The keys (and associated values) for the file lists are the following:

Key

Type

Default

Value

Remark

mode

string

“split” or “tokenize”

regex

string

regular expression

be careful to escape the backslash

ignore_case

Boolean

false

option -i

cf. Python doc (re.UNICODE)

multiline

Boolean

false

option -m

cf. Python doc (re.MULTILINE)

dot_all

Boolean

false

option -s

cf. Python doc (re.DOTALL)

unicode_dependent

Boolean

false

option -u

cf.
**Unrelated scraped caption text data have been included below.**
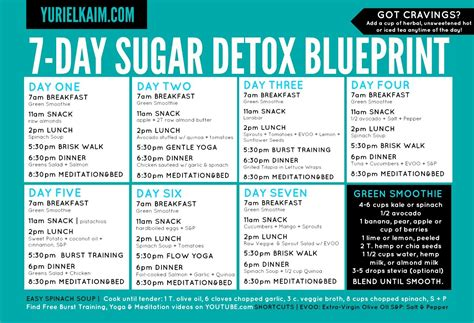 Easy 7 Day Detox by Sugar Detox Plan A 10 Step Blueprint For Quitting Sugar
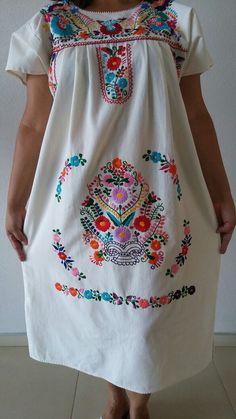 Embroidery mexican Dress Boho chic dress Folk by MXArtsCrafts
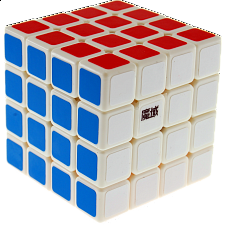 WeiSu 4x4x4 - White Body for Speed-cubing - Other Rotational Puzzles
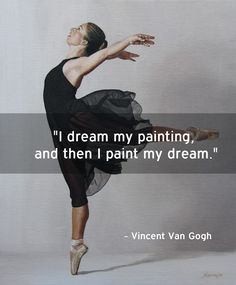 """Vincent Van Gogh Artist quote. The beautiful painting in the background is Sally Lancaster's """"Flare""""."""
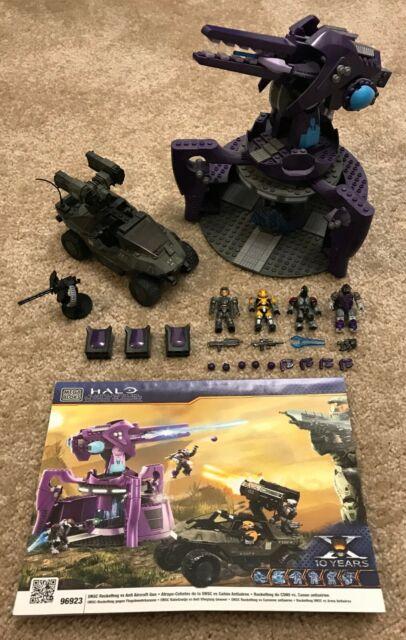Mega Bloks Halo UNSC Rockethog Warthog vs Covenant Anti-Aircraft Gun Set 96923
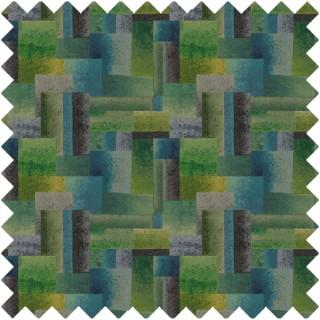 Parterre Geo Fabric FDG2953/02 by Designers Guild
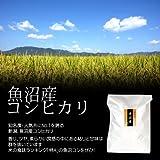 【恵方巻がおいしくできるお米】魚沼産コシヒカリ 白米(精米) 2kg 平成25年産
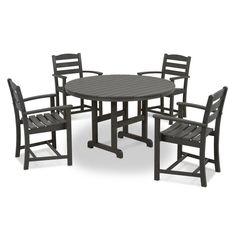 POLYWOOD La Casa Cafe 5 Piece Slate Grey Plastic Outdoor Patio Dining Set
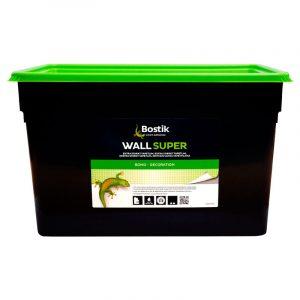 Клей для стеклообоев Bostik Wall Super 76, 15л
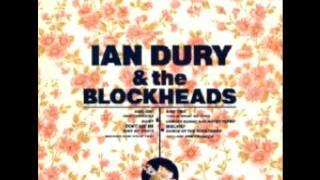 Watch Ian Dury  The Blockheads Inbetweenies video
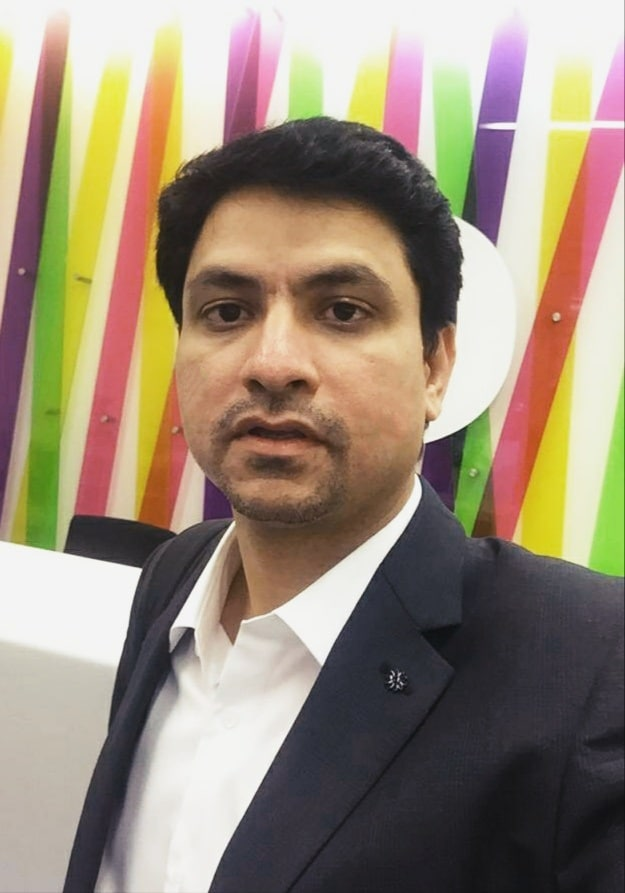 Balaji Pandiaraj, executive director, Clinics & Mobile Labs, Ipsos India_ (2)
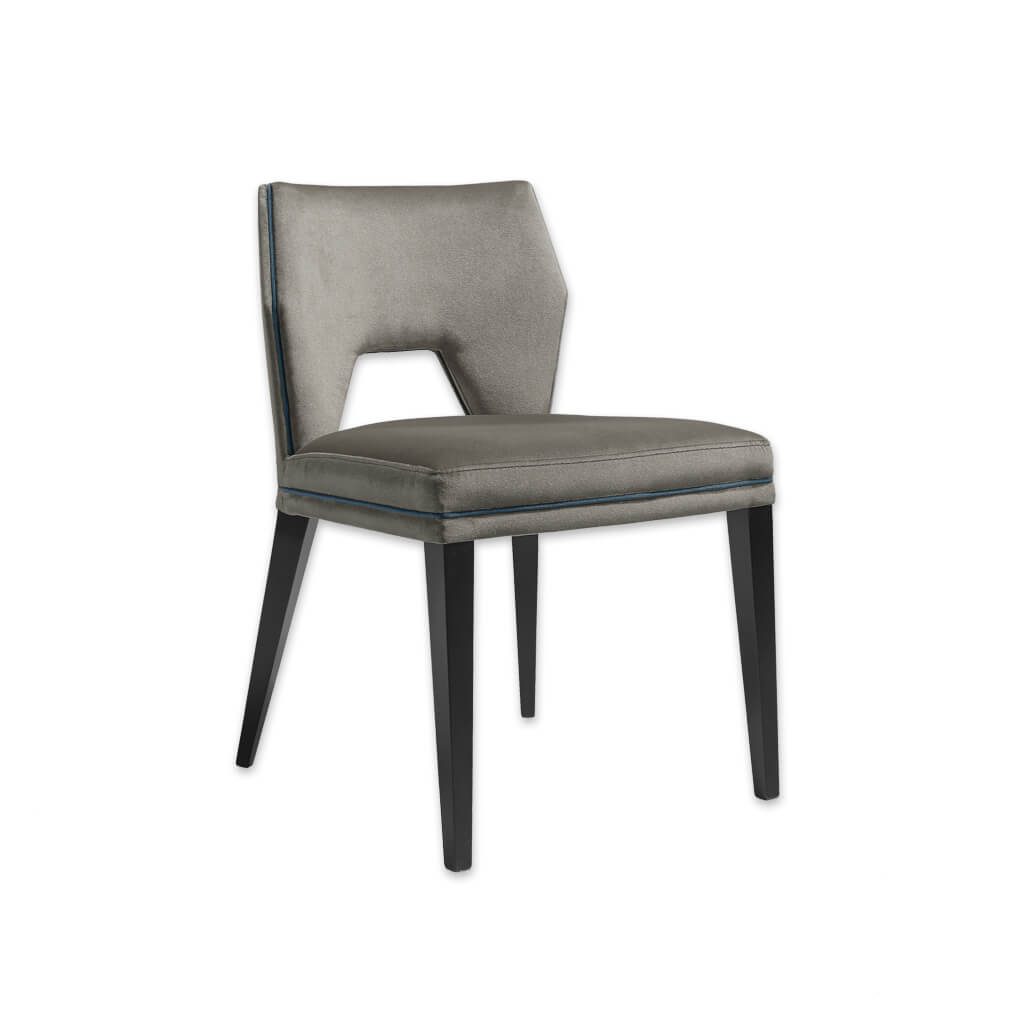 Jade Armless Grey Dining Chair with Cut Out Back Detail 3039 RC1 - Designers Image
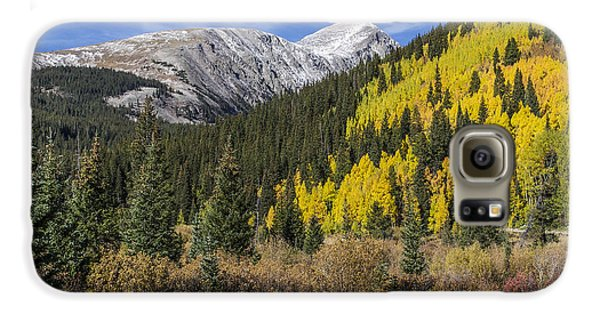 Quandary Peak Galaxy S6 Case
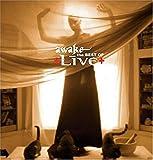 Songtexte von Līve - Awake: The Best of Live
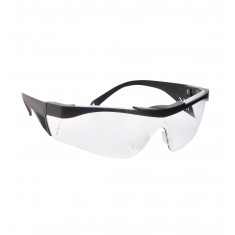 Portwest PW10 Vultus Spectacle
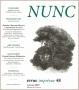 NUNC 48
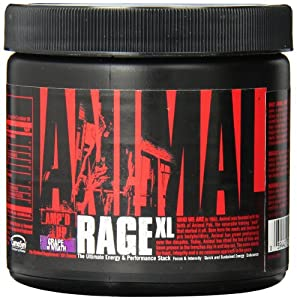 Universal Nutrition Animal Rage Xl, Grape of Wrath, 30 Count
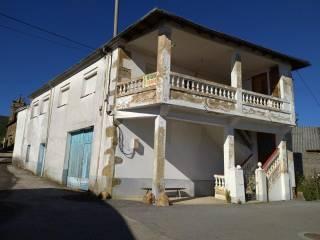 Foto - Casa unifamiliar, buen estado, 450 m², Fabero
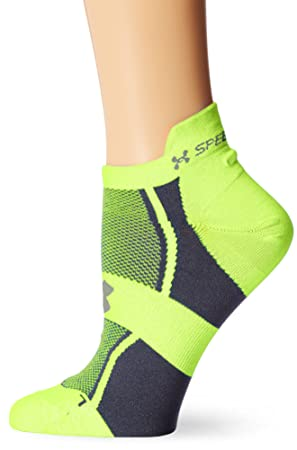 Under Armour heastgear Running calcetines de Running Speed form, High Vis Yellow, M, 1256250: Amazon.es: Deportes y aire libre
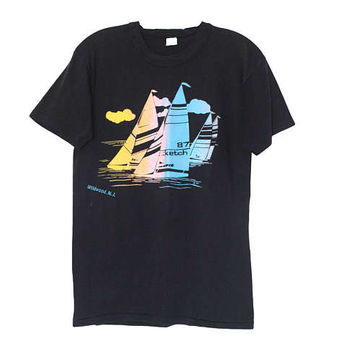 Vintage 80s Super Soft Sailing Wildwood, NJ Beach Tee T-Shirt | Adult Size Small | 1980s Retro Pastel Black Graphic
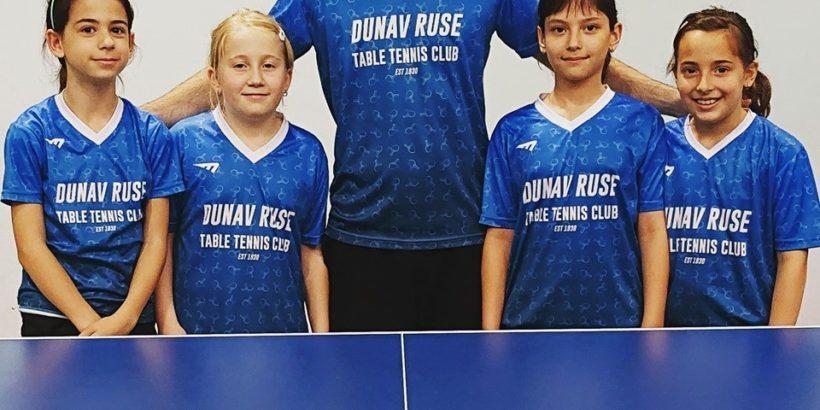 """Отборът на СКТМ """"Дунав"""" - Русе /момичета до 12 години/ завърши на седмо място на държавното отборно първенство"""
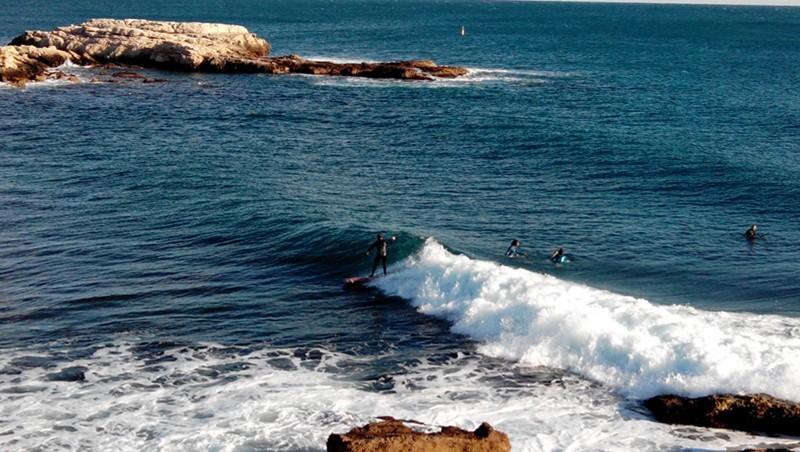 Surf report L'Arquet - France (13) 2014-03-01 16:00:00
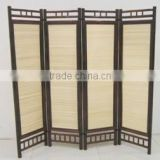 Traditional bamboo screen, hand bamboo crafts made in Vietnam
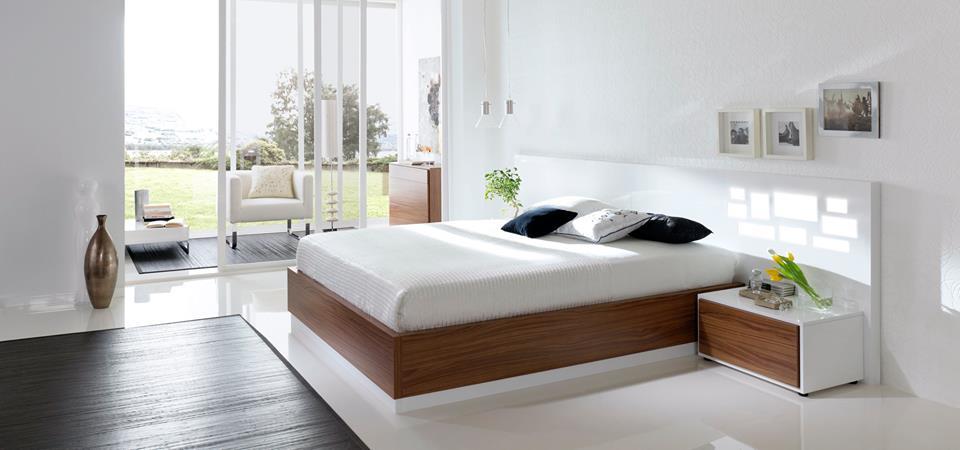 Innova muebles roberto en velez malaga muebles y cocina for Muebles decoracion malaga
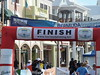 Bermuda Half Marathon 2011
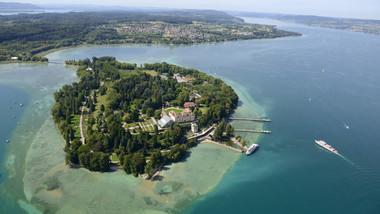 Insel Mainau Insel Palme² Bodensee Tourismus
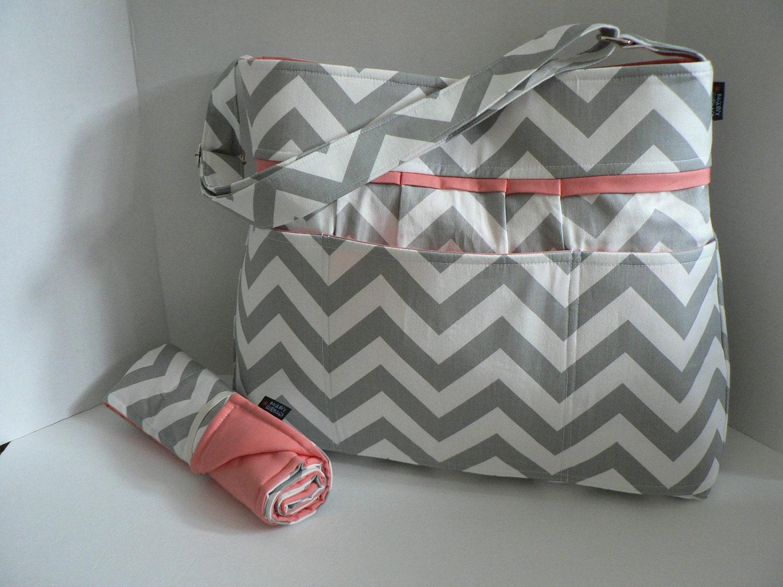Monterey Diaper Bag Set - Grey Chevron Or Custom Design Your Own - Large 9 Pockets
Python doc (re.IGNORECASE)

annotation_key

string

annotation key

annotation_value

string

annotation value

Example:

[
    {
        "mode":              "Tokenize",
        "regex":             ".",
        "dot_all":           true,
        "annotation_key":    "type",
        "annotation_value":  "other"
    },
    {
        "mode":              "Tokenize",
        "regex":             "\\w",
        "ignore_case":       true,
        "unicode_dependent": true,
        "annotation_key":    "type",
        "annotation_value":  "consonant"
    },
    {
        "mode":              "Tokenize",
        "regex":             "[aeiouy]",
        "ignore_case":       true,
        "annotation_key":    "type",
        "annotation_value":  "vowel"
    },
    {
        "mode":              "Tokenize",
        "regex":             "[0-9]",
        "annotation_key":    "type",
        "annotation_value":  "digit"
    }
]